3. The 3D mousemat was also a present for the good lady wife since she doesn’t like the previous Poundland mousemat with a knobbly bit for resting your wrist. Although I was a bit disappointed by the legend on the packet - ‘Add some colour to your IT & Its’s wipe clean!’ - I was impressed by the picture of the leopard which has leaves in front of him (or her, it might be a lady leopard, you can’t really tell, not like if it was a lion then you get the hair thing as a clue) and trees behind to give a very effective 3D effect. And all without the use of glasses.
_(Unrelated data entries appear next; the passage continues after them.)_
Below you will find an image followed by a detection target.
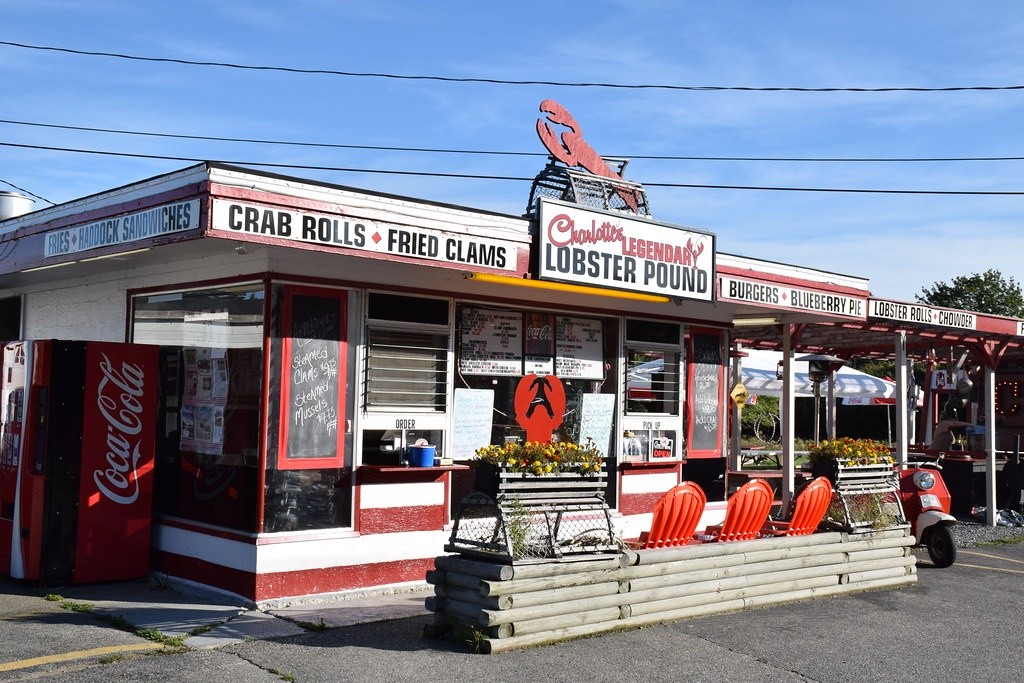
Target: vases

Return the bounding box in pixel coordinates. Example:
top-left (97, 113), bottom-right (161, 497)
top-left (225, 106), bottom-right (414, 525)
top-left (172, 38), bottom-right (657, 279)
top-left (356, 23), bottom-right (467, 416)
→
top-left (808, 457), bottom-right (895, 490)
top-left (471, 459), bottom-right (606, 501)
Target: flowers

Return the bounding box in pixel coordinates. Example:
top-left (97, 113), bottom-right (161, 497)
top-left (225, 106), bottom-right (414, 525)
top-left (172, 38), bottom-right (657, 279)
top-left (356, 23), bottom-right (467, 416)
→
top-left (475, 434), bottom-right (606, 478)
top-left (808, 434), bottom-right (897, 468)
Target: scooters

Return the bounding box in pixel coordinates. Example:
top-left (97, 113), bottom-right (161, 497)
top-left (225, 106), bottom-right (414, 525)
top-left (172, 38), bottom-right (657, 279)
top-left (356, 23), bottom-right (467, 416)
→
top-left (827, 451), bottom-right (957, 568)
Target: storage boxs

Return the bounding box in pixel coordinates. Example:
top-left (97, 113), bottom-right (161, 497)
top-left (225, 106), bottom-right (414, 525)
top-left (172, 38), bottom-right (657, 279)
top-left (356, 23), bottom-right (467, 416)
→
top-left (410, 444), bottom-right (436, 468)
top-left (433, 457), bottom-right (453, 467)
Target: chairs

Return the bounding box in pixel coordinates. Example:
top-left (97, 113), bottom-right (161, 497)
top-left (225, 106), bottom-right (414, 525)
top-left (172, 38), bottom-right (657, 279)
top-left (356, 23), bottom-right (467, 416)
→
top-left (620, 480), bottom-right (707, 551)
top-left (694, 476), bottom-right (775, 541)
top-left (754, 475), bottom-right (831, 538)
I have a theory that 3D technology at the pictures is being hampered by the Opticians’ lobby. Until we can sit in comfort without glasses, 3D will never catch on. But somebody is holding back the research. Much like the petrol companies stopped us getting the jetpacks we were promised. James Cameron please take note. Its’s the future!
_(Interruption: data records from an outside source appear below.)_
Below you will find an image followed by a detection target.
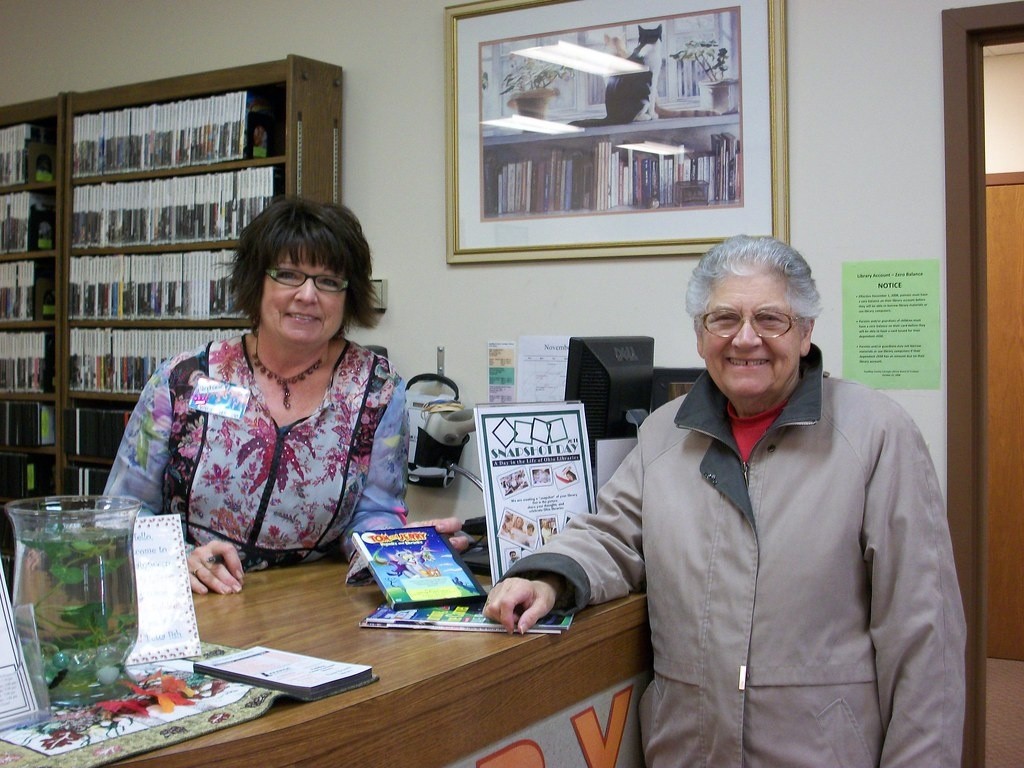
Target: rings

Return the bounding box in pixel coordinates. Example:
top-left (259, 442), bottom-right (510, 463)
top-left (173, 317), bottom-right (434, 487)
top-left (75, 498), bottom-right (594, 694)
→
top-left (486, 600), bottom-right (490, 605)
top-left (193, 564), bottom-right (204, 576)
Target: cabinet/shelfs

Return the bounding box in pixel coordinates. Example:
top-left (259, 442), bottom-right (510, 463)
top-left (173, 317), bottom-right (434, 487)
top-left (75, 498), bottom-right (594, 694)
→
top-left (62, 54), bottom-right (345, 486)
top-left (0, 88), bottom-right (64, 556)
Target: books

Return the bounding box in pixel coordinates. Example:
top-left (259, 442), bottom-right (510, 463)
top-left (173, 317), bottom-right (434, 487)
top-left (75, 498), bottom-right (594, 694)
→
top-left (350, 527), bottom-right (489, 610)
top-left (192, 646), bottom-right (372, 699)
top-left (0, 91), bottom-right (286, 514)
top-left (497, 131), bottom-right (742, 214)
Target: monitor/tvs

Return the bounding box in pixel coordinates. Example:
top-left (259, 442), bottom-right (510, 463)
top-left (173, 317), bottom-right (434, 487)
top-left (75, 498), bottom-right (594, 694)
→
top-left (565, 336), bottom-right (654, 467)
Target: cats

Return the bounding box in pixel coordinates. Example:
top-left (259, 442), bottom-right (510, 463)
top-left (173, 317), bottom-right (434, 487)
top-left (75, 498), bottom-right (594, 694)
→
top-left (600, 33), bottom-right (722, 117)
top-left (566, 23), bottom-right (664, 127)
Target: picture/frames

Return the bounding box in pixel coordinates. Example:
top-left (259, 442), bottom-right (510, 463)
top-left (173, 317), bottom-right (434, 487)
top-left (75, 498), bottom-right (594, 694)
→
top-left (441, 0), bottom-right (792, 273)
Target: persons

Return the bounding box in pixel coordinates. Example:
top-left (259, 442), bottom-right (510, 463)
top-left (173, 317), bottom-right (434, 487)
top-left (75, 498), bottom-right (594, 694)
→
top-left (508, 551), bottom-right (517, 569)
top-left (555, 470), bottom-right (576, 484)
top-left (501, 470), bottom-right (527, 495)
top-left (481, 236), bottom-right (967, 768)
top-left (97, 195), bottom-right (469, 594)
top-left (503, 512), bottom-right (534, 547)
top-left (541, 520), bottom-right (552, 545)
top-left (533, 469), bottom-right (550, 484)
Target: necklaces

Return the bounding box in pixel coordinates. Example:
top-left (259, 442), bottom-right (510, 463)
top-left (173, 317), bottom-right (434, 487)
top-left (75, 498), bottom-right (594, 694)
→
top-left (253, 333), bottom-right (322, 409)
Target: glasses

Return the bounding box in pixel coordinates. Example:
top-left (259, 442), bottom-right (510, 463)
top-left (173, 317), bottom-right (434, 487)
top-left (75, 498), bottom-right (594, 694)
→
top-left (265, 267), bottom-right (348, 293)
top-left (699, 309), bottom-right (805, 338)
4. I didn’t see any need for the Round Food Container to announce itself as ‘new!’ as though nobody else had ever come up with the idea of round food containers. I’ve seen plenty of them before. Plus we’re not going to use it as a food container, so they’re wrong there as well. Since we all took our degrees in waste management and recycling skills we just wanted a new bowl to chuck rubbish in in the kitchen since the old one cracked. The lid I may use as a frisbee if I’m so inclined.

leopard

99p Store

 

Monday, 12th July - Brighton

99p1 99p2

Angel: The Casefiles - Volume One

Wii Remote Golf Club

 

Supplies:

1 pack of 8 disposable lighters - Coyote Brand.

Notes:

1. I know this is strange but such is the South. Many a time and oft have I scoffed at the cat food and garden supplies of the 99p Stores, pooh poohing their pitiful attempts to ape their more expensive cousin. However on Monday, on a trip to Brighton, I had cause to revise my opinion. The good lady wife had hired a scooter (donated to Shopmobility by the Freemasons of Sussex) to ease her progress through the town and with No. 1 son as guide we set off. I had intended to visit Brighton’s Poundland at some point but it lay in the opposite direction to that in which the good lady wife was motoring in her masonic scooter. No. 1 son (now adopting the beard of the film director) pointed out the 99p Store as a suitable alternative and, despite misgivings, I decided to give it a whirl. What a revelation! True there was still the cat food and garden supplies and that faint whiff of poverty which Mr. Poundland uses his extra penny profits to dispel, but I also noticed something else. Like Proust dipping his madeleine in his tea, spying the big Angel book unlocked the memories of the glory days of Poundland, when the great delight was to find the perfect bargain among the rubbish. I noticed it also in the toy section, although I have now put aside childish things since my sons are all full grown and sport the beards of film directors. And I would say that I sat down and wept for the glory that was Greece and the grandeur that was Poundland, except that would have been embarrassing, so I just bought the Wii golf club for the good lady wife and a pack of better lighters than the ones I bought in Poundland the other day which run out after a couple of goes and hurt me thumb. Outside, as I proffered my gift to the good lady wife, she just said, “You could have bought one of them in Poundland.” Which was true (though lacking in gratitude, which I put down to her being sat on a vehicle built by masons) and yet I thought to myself that the same could not be said of big Angel books and I wiped an imaginary tear from my eye, and seeing as we were in Brighton, struck a pose. Then she powered up the infernal machine and we ran after her down the road until we stopped and had a pasty in a cafe which catered for pigeons.

masonicscooter

The hand of the good lady wife and the masonic scooter.